## Preparing data for data visualization
In this notebook I prepare the data from the csv `nyc_bike_accidents.csv` for data visualization.

In [None]:
import pandas as pd
import numpy as np

Load in the data

In [None]:
df = pd.read_csv('data/nyc_bike_accidents.csv')

In [None]:
df['CRASH DATE'] = pd.to_datetime(df['CRASH DATE'])

df['YEAR'] = df['CRASH DATE'].dt.strftime('%Y')

Here I get the data for 2018-2022 only. 

In [None]:
df.dropna(subset=['LATITUDE', 'LONGITUDE'], inplace=True)
df

nyc_bike_accidents_2018_2022 = df[df['YEAR'].str.contains('2018|2019|2020|2021|2022')]
nyc_bike_accidents_2018_2022 = nyc_bike_accidents_2018_2022[['YEAR','LATITUDE', 'LONGITUDE','NUMBER OF CYCLIST INJURED', 'NUMBER OF CYCLIST KILLED']]

# And create new columns that will be used for visualization
nyc_bike_accidents_2018_2022['ACCIDENT TYPE'] = 0

nyc_bike_accidents_2018_2022.loc[nyc_bike_accidents_2018_2022['NUMBER OF CYCLIST INJURED'] > 0, 'ACCIDENT TYPE'] = 'Injured'
nyc_bike_accidents_2018_2022.loc[nyc_bike_accidents_2018_2022['NUMBER OF CYCLIST KILLED'] > 0, 'ACCIDENT TYPE'] = 'Fatal'

nyc_bike_accidents_2018_2022

In [None]:
nyc_bike_accidents_2018_2022.to_csv('data/nyc_bike_accidents_2018_2022.csv', index=False)

### Reasons for accidents
In this section I explore the reasons for bike accidents.

In [None]:
bike_df = df

#Standardize the vehicle types
bike_df.replace(['E-Bike', 'BICYCLE', 'E-Bik'], 'Bike')

# Create a column that specifies if the vehicle type was a bike or not.
bike_df['vehicle_1_bike'] = np.where(bike_df['VEHICLE TYPE CODE 1'] == 'Bike', 0, 1)

# Group by the vehicle type and the reason for the accident.
bike_df = bike_df.groupby(['vehicle_1_bike','CONTRIBUTING FACTOR VEHICLE 1']).sum().sort_values('NUMBER OF PERSONS INJURED', ascending=False).reset_index()
bike_df = bike_df[['CONTRIBUTING FACTOR VEHICLE 1', 'NUMBER OF CYCLIST INJURED', 'NUMBER OF CYCLIST KILLED', 'vehicle_1_bike']]

# Drop the rows where the reason was unspecified.
bike_df = bike_df[bike_df["CONTRIBUTING FACTOR VEHICLE 1"].str.contains("Unspecified") == False]

For the visualization, I am only interested in the top 5 reasons, so I filter out the rest.

In [None]:
bike_df_5 = bike_df.head(5)

In [None]:
bike_df_5.to_csv('data/nyc_accidents_reason_5.csv')

### Prepare accident data for mapping

In this section of the notebook I prepare the accident data to be mapped as dots on a datawrapper map.
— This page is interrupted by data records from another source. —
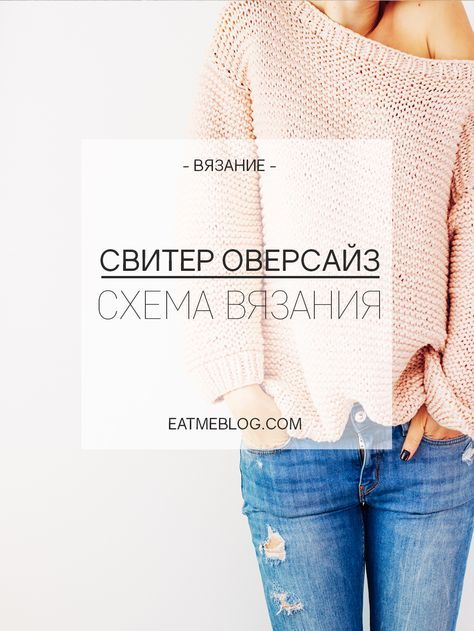 ОВЕРСАЙЗ СВИТЕР — СХЕМА ВЯЗАНИЯ | EAT ME BLOG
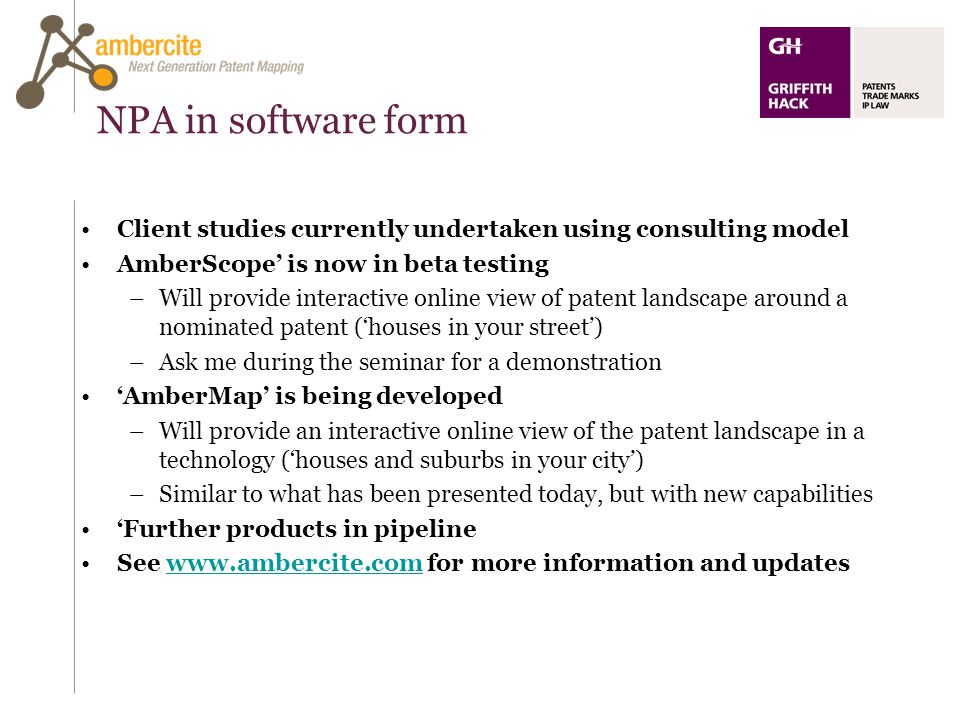 NPA in software form Client studies currently undertaken using consulting model AmberScope is now in beta testing –Will provide interactive online vie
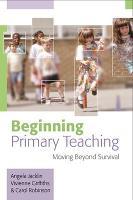 Beginning Primary Teaching (Paperback)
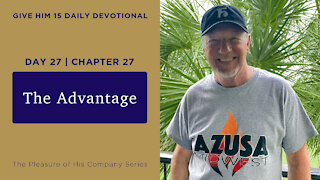 Day 27, Chapter 27: The Advantage   Give Him 15: Daily Prayer with Dutch   June 3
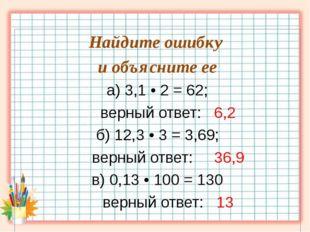 Найдите ошибку и объясните ее а) 3,1 • 2 = 62; верный ответ: 6,2 б) 12,3 • 3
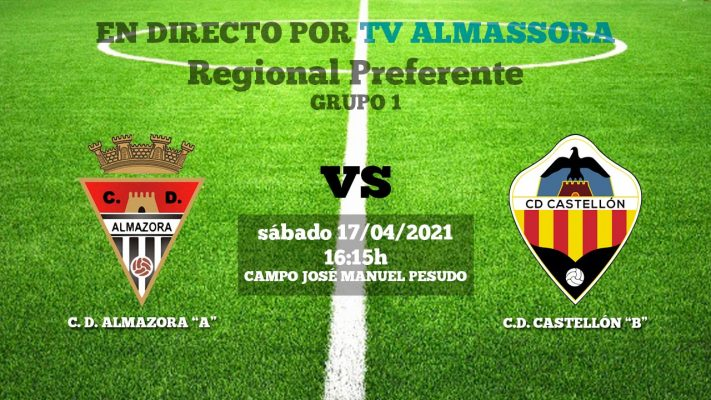 CD-AMAZORA-CD-CASTELLON-17-4-2021-TV-ALMASSORA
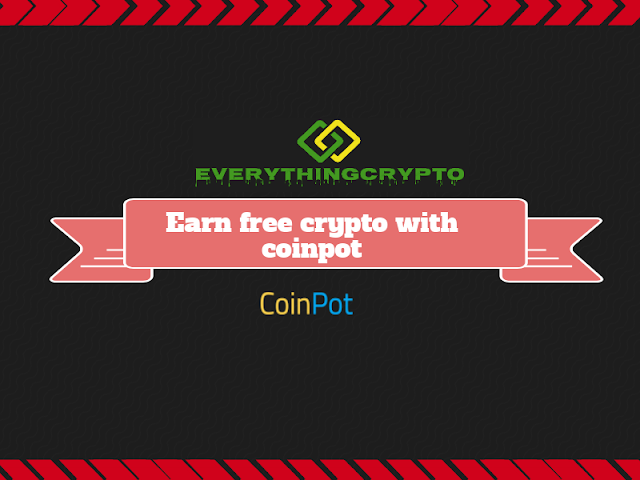 Earn free crypto with coinpot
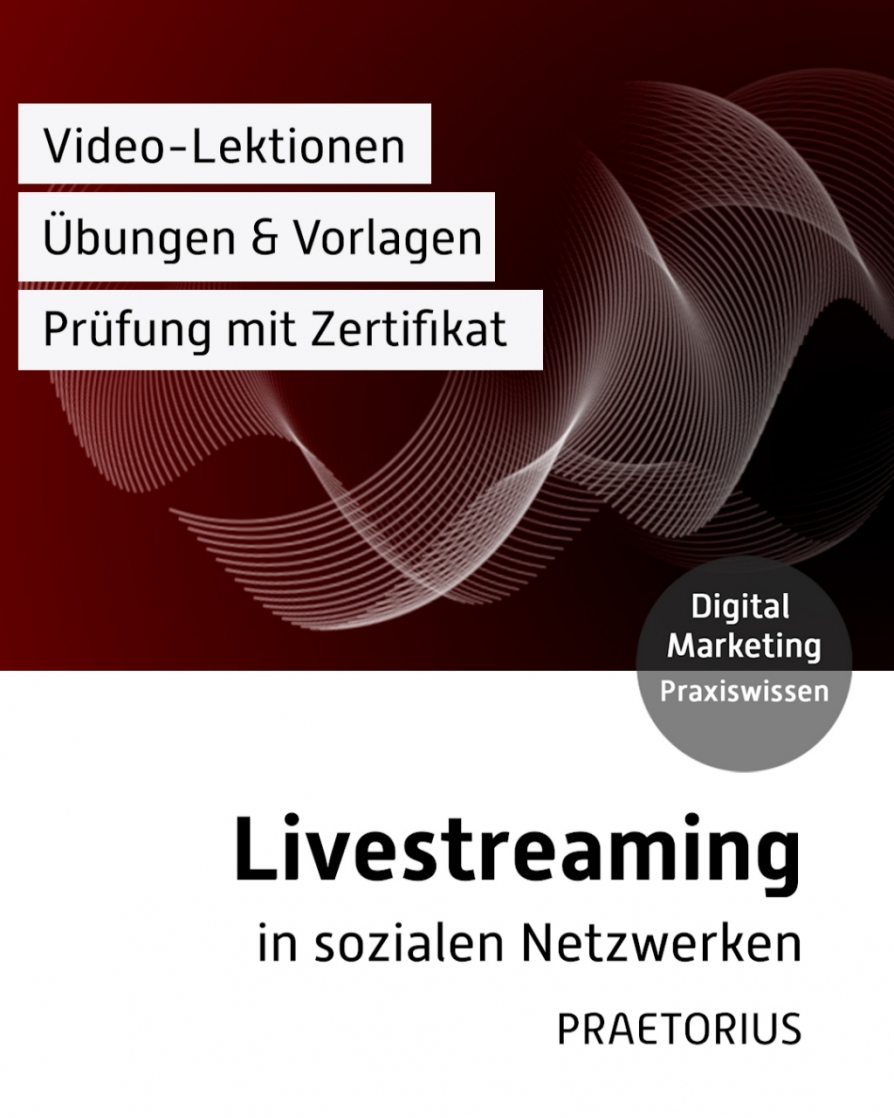 Video-Kurs Live Streaming in sozialen Netzwerken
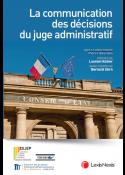 La communication des décisions du juge administratif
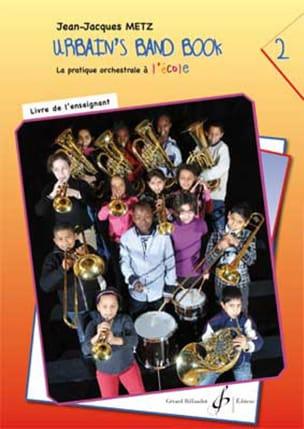 Urbain's Band Book 2 - La pratique orchestrale à l'école - Livre de l'enseignant laflutedepan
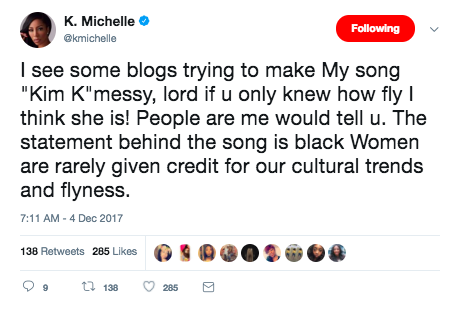 "To put people's speculations to rest, K. Michelle took to her Twitter to set things straight. She tweeted that she actually thinks Kim Kardashian is ""fly,"" but that the ""statement behind the song is black Women are rarely given credit for our cultural trends and flyness."""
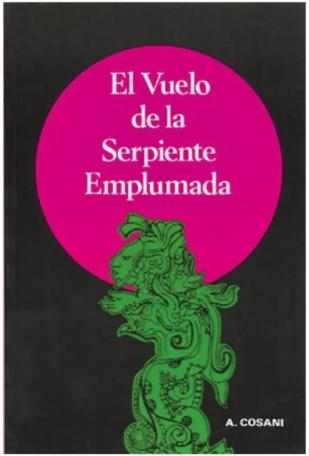 """Libro """"El Vuelo de la Serpiente Emplumada"""""""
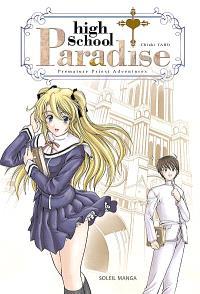 High school paradise : premature priest adventures. Volume 1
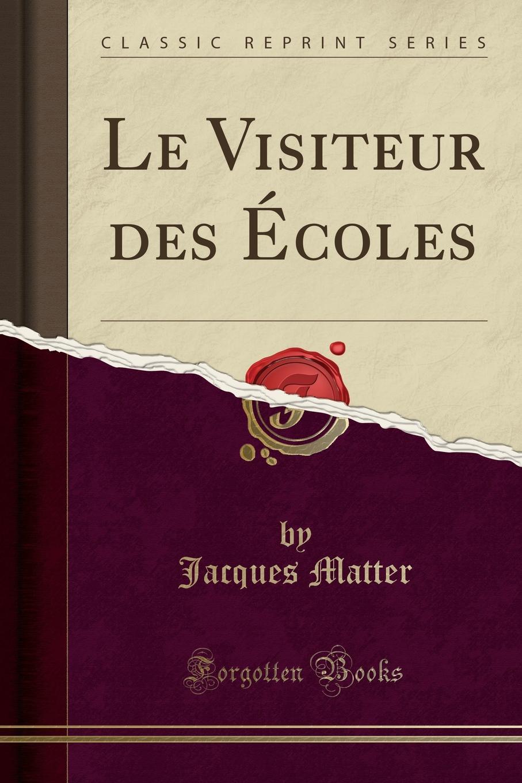 Jacques Matter Le Visiteur des Ecoles (Classic Reprint)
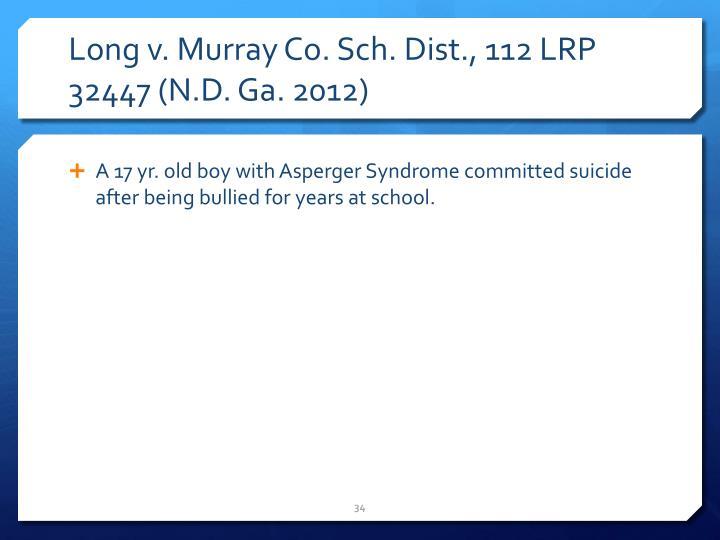 Long v. Murray Co. Sch. Dist., 112 LRP 32447 (N.D. Ga. 2012)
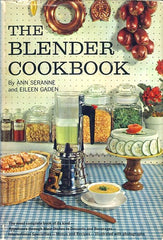 The Blender Cookbook.  By Ann Seranne & Eileen Gaden.  [1961].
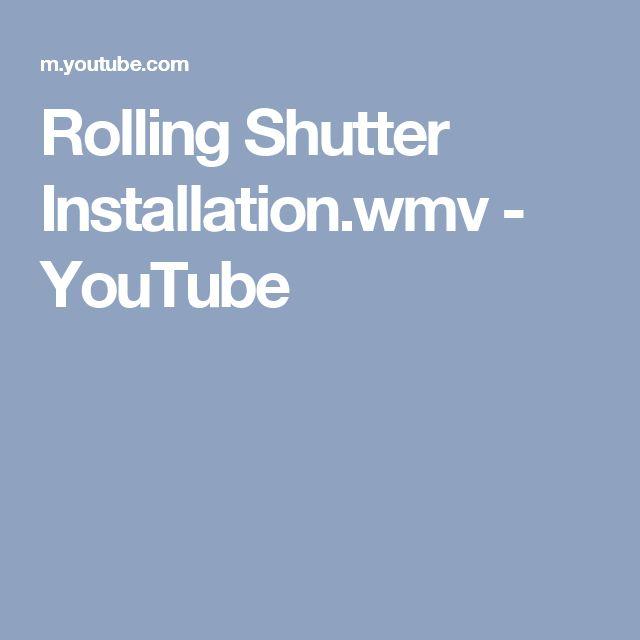 Rolling Shutter Installation.wmv - YouTube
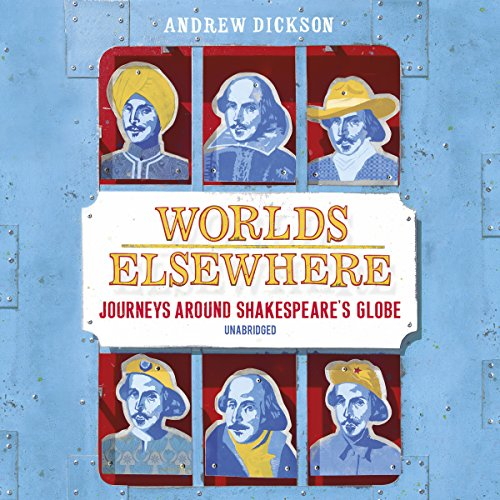 Worlds Elsewhere     Journeys Around Shakespeare's Globe              By:                                                                                                                                 Andrew Dickson                               Narrated by:                                                                                                                                 Andrew Dickson                      Length: 20 hrs and 3 mins     Not rated yet     Overall 0.0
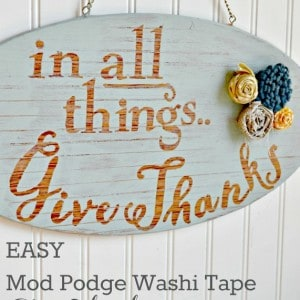 EASY Mod Podge washi tape give thanks si...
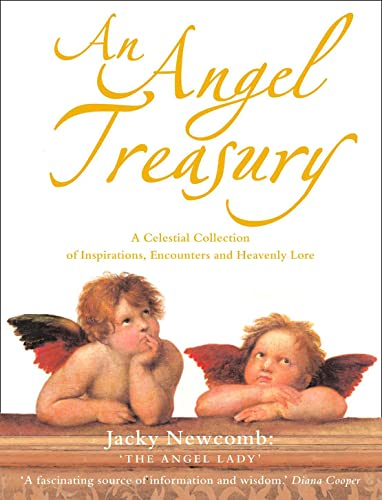 9780007189540: An Angel Treasury: A Celestial Collection of Inspirations, Encounters and Heavenly Lore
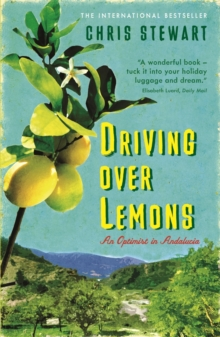 Driving Over Lemons : An Optimist in Andalucia, Paperback Book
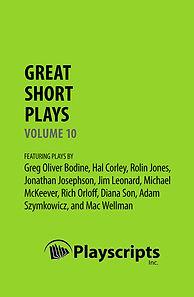 Great Short Plays Volume 10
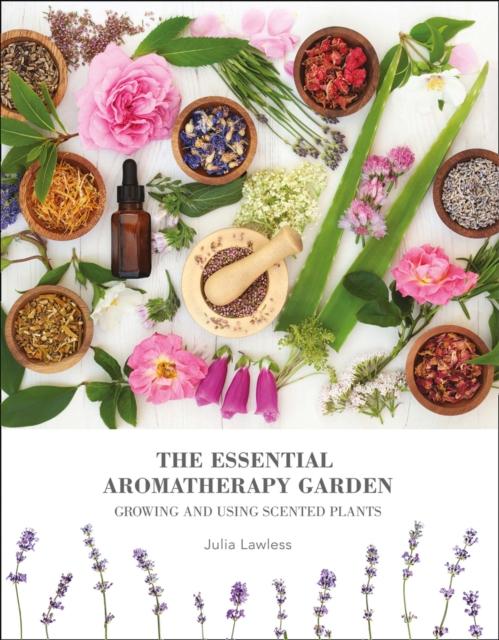 Essential Aromatherapy Garden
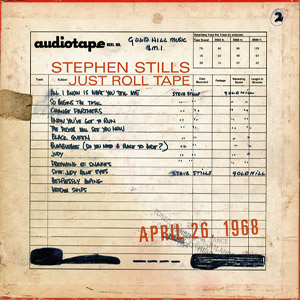 STEPHEN STILLS - JUST ROLL TAPE: APRIL 26, 1968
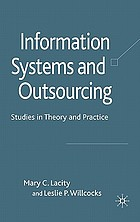 Information systems and outsourcing : studies in theory and practice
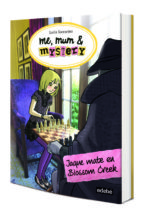 me, mum & mystery 8: jaque mate en blossom creek lucia vaccarino paola antista 9788468334806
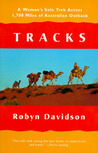 Tracks: A Woman's Solo Trek Across 1,700 Miles of Australian Outback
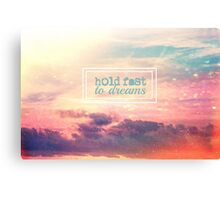 Hold fast To Dreams  Canvas Print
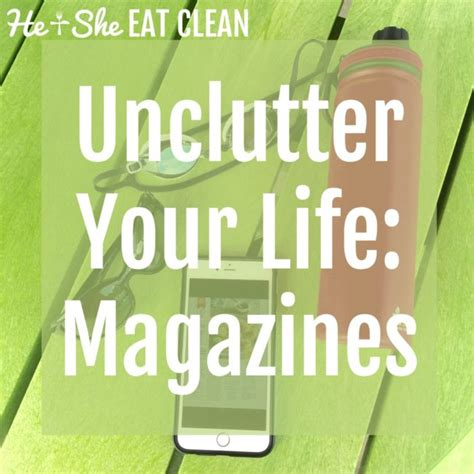 Meet Your Goals & Unclutter Your Life — He & She Eat Clean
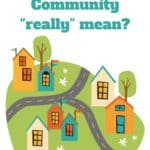 "What does Community ""really"" mean?"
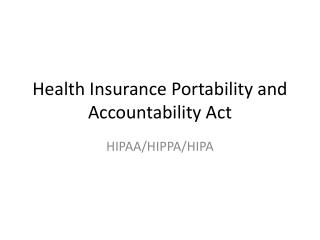 Health Insurance Portability and Accountability Act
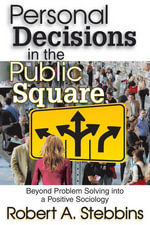 Personal Decisions in the Public Square : Beyond Problem Solving into a Positive Sociology - Robert A. Stebbins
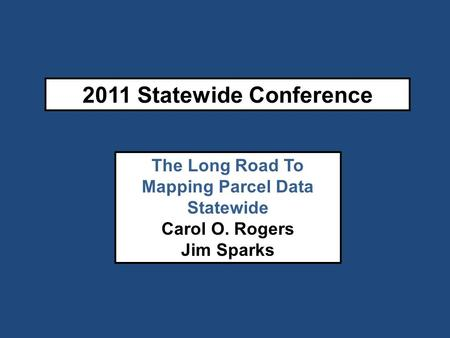 2011 Statewide Conference The Long Road To Mapping Parcel Data Statewide Carol O. Rogers Jim Sparks.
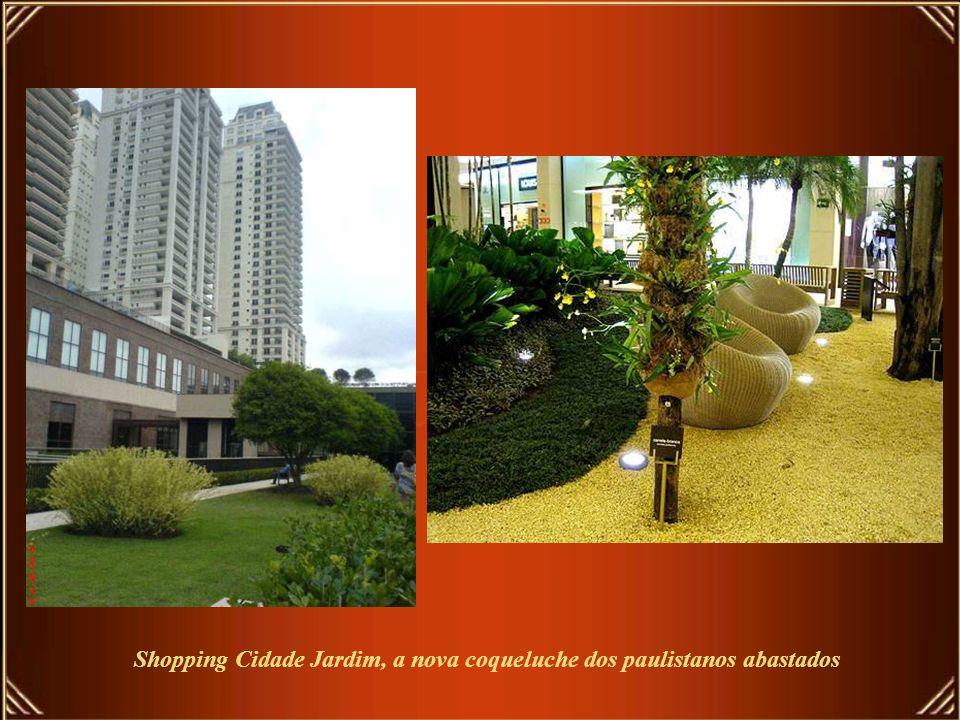 Shopping Cidade Jardim, a nova coqueluche dos paulistanos abastados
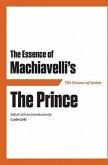 Essence of Machiavelli PB: The Prince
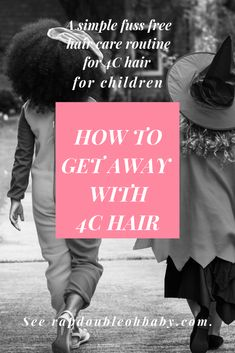How to Get Away with Hair Children Hair, Hair Simple, A Day In Life, How To Get Away, Hair Care Routine, Type 4, African Hairstyles, Free Hair, My Baby Girl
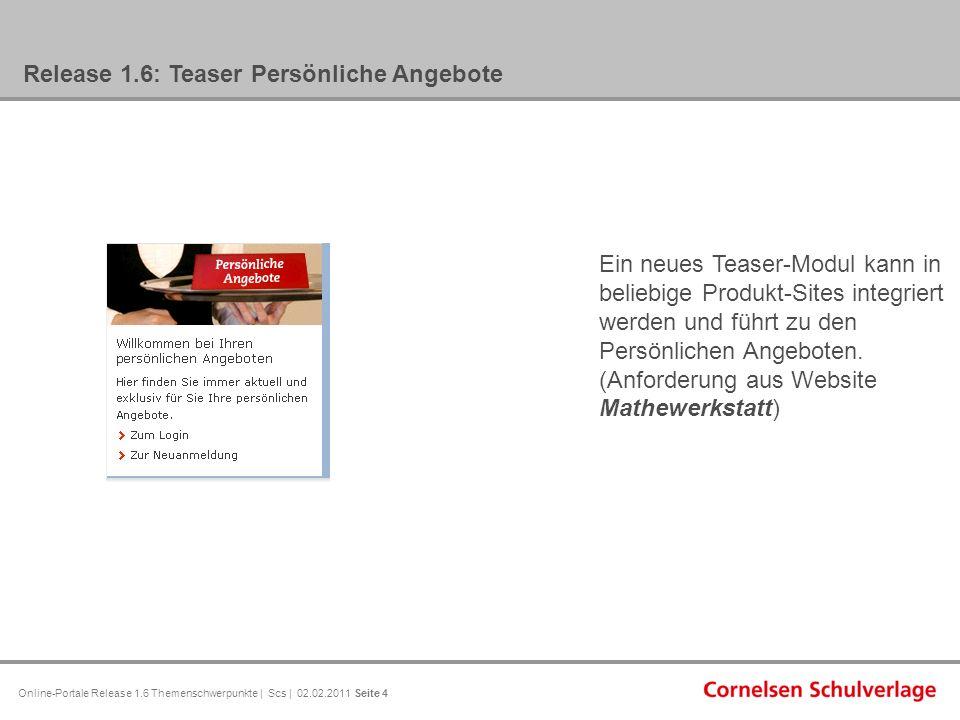 Online-Portale Release 1.6 Themenschwerpunkte | Scs | 02.02.2011 Seite 4 Release 1.6: Teaser Persönliche Angebote Ein neues Teaser-Modul kann in beliebige Produkt-Sites integriert werden und führt zu den Persönlichen Angeboten.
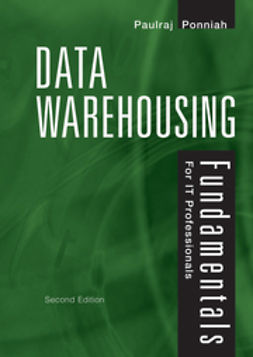 Ponniah, Paulraj - Data Warehousing Fundamentals for IT Professionals, ebook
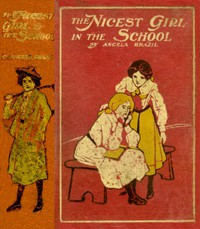 Cover of The Nicest Girl in the School: A Story of School Life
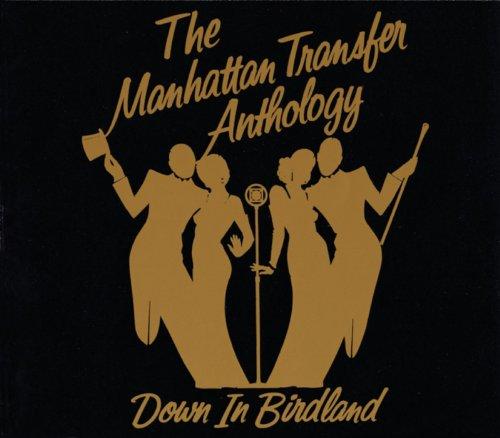 Manhattan Transfer - The Manhattan Transfer Anthology - Down In Birdland (CD1) - Zortam Music
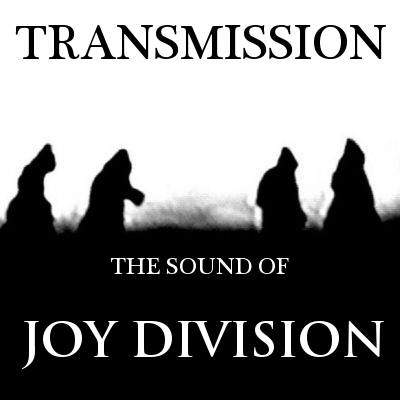 Transmission (The sound of Joy Division) tickets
For the mapping I need information about the location of the accident, whether the cyclist was injured or killed (to color the dots depending on it).

In [None]:
df.groupby('YEAR').sum('NUMBER OF PERSONS KILLED')

In [None]:
# Get only the data from 2022
df_2022 = df[df['YEAR'] == '2022']

# Get only the columns we need
df_2022 = df_2022[['CRASH DATE', 'CRASH TIME', 'BOROUGH', 'ZIP CODE', 'LATITUDE', 'LONGITUDE', 'NUMBER OF CYCLIST KILLED', 'NUMBER OF CYCLIST INJURED', 'ON STREET NAME', 'CROSS STREET NAME']]

# And create new columns that will be used for visualization
df_2022['ACCIDENT TYPE'] = 0

df_2022.loc[df_2022['NUMBER OF CYCLIST INJURED'] > 0, 'ACCIDENT TYPE'] = 'Injured'
df_2022.loc[df_2022['NUMBER OF CYCLIST KILLED'] > 0, 'ACCIDENT TYPE'] = 'Fatal'

df_2022['INJURED OR DEATH'] = df_2022['NUMBER OF CYCLIST KILLED'] + df_2022['NUMBER OF CYCLIST INJURED']

df_2022.dropna(subset=['LATITUDE', 'LONGITUDE'], inplace=True)

In [None]:
df_2022.to_csv('data/nyc_bike_accidents_2022.csv')

And to check if any streets are particularly dangerous for cyclists.

In [None]:
df_2022.groupby('ON STREET NAME').sum().sort_values('INJURED OR DEATH', ascending=False).head(50)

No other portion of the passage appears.